Die Ausstellung als Kaleidoskop
Vorrangig geht es also um eine (ökonomische) Infrastruktur: von Autoren, Verlagen, Buchhandlungen, Stiftungen, kulturellen Einrichtungen ebenso wie freien Veranstaltern, Zeitungen und Sendern. Auf diesem Fundament entsteht literarisches Leben, das man sich, etwas allgemeiner ausgedrückt, als Kommunikation durch und über Literatur vorstellen kann: das Reden, Sich-Austauschen, Sich-Besser-Verstehen.
Das betrifft die öffentlichen Diskurse (Presse) ebenso wie private Gespräche, die Literaturinteressierte untereinander führen. Jede Rekonstruktion dieses spezifischen kulturellen Milieus muss ungeheuer viele Details abdecken und integrieren.
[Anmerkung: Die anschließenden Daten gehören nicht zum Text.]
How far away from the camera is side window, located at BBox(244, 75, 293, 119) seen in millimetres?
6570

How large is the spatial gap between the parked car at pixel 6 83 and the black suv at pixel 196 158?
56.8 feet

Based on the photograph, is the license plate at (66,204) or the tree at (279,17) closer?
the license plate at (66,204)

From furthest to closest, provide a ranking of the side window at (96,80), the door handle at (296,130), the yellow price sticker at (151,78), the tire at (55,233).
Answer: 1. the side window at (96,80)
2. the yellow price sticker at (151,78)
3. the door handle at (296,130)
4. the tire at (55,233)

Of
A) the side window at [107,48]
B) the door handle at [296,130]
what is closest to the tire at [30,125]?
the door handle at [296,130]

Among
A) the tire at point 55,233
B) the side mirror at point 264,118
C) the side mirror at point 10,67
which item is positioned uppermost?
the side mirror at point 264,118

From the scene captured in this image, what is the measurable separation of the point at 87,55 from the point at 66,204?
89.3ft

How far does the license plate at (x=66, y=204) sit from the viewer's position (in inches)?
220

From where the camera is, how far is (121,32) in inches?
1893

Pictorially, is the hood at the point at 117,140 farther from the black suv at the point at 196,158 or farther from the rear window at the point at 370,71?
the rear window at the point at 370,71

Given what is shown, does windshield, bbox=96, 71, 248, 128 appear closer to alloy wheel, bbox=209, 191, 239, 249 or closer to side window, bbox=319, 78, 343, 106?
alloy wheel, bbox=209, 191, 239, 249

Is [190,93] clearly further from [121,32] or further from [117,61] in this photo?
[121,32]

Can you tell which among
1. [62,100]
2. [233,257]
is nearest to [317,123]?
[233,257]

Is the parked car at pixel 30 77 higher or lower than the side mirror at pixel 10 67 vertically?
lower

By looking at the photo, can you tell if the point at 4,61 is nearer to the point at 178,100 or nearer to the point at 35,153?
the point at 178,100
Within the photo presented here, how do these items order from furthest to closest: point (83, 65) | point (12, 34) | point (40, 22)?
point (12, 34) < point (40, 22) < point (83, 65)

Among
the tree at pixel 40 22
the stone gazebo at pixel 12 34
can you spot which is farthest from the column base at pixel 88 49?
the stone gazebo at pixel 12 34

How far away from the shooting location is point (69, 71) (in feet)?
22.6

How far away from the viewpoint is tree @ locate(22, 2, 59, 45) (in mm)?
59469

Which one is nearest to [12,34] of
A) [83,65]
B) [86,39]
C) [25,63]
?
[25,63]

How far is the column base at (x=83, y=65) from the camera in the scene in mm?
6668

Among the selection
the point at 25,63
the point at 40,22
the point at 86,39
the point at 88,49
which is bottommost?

Die Ausstellung funktioniert daher nach Art eines Kaleidoskops, das eine Vielzahl möglicher Blickwinkel eröffnet, ein Sammelsurium kleinster Bestandteile, die - alle zusammen genommen - dennoch ein Bild ergeben, das Bild mehrerer Jahrzehnte literarischer Aktivitäten in einer Region, einer Stadt. Ein Bild, hier bestehend aus Personen und Institutionen.
Als "Institutionen" bezeichnet Ausstellungskurator Dr. Enno Stahl in diesem Zusammenhang städtische Einrichtungen (Institute, Museen), private Körperschaften (Verlage, Buchhandlungen), aber auch Lesereihen, Literaturzeitschriften oder Literaturpreise. In diesem Teil der Ausstellung wird etwa die Entstehungsgeschichte der Sassafras-Lesungen dokumentiert, aber auch die Veranstaltungsreihen anderer privater Organisatoren.
Auszüge aus den Kulturamts-Akten dienen dazu, einzelne Kapitel der städtischen Förderungspolitik schlaglichtartig zu beleuchten - die Gründung des Literaturbüros ebenso wie die Geschichte des NRW-Autorentreffens. Eine Original-Suppentasse der "Suppenlesungen", die von den Stadtbüchereien über ein Jahrzehnt bis in die 90er-Jahre hinein veranstaltet wurden, markiert ebenso sinnbildlich den Charakter dieser Reihe wie das Original-Gästebuch (mit Autographen berühmter Autoren) die gesamten Lesungsaktivitäten der Stadtbibliothek.
Ein Schwerpunkt: das Literaturbüro
Ein Schwerpunkt gilt dem Literaturbüro und seinen Verdiensten, sogar das "Literaturtelefon" wurde im Rahmen der Ausstellung wiederbelebt. Die wichtigsten literarischen Verlage Droste, Edition Virgines, Eremitenpresse, Grupello, Patmos und der junge Lilienfeld Verlag präsentieren sich mit ihren Materialien und Büchern, ebenso einige Buchhandlungen.
Im Bereich "Personen" werden Rose Ausländer, Rolf Bongs und Dieter Forte mit wertvollen Exponaten aus den Beständen des Heine-Instituts besonders gewürdigt. Zahlreiche andere Autoren, die am Rhein eine Rolle spielten oder spielen, werden kurz vorgestellt.
Intensiv widmet sich die Ausstellung Netzwerken, Gruppierungen und Verbänden, die das literarische Leben in Düsseldorf maßgeblich bestimmten: dem Werkkreis Literatur der Arbeitswelt, dem Schriftstellerverband VS, aber auch einer heute wenig bekannten Gruppe wie den Aktionspoeten der 80er-Jahre.
Darüber hinaus präsentiert die Ausstellung Exponate "Zwischen den Disziplinen", bei denen Literatur mit Kunst, Skulptur, Musik, Klang oder Performance kreative Verbindungen einging. Auch neue Wege der Vermittlung, wie Literatur sich an Jugendliche wenden kann - gerade mit dem "Box-it!"-Projekt des Heine-Instituts beschritten - fanden Eingang in dieses literarische Kaleidoskop der vergangenen vier Jahrzehnte.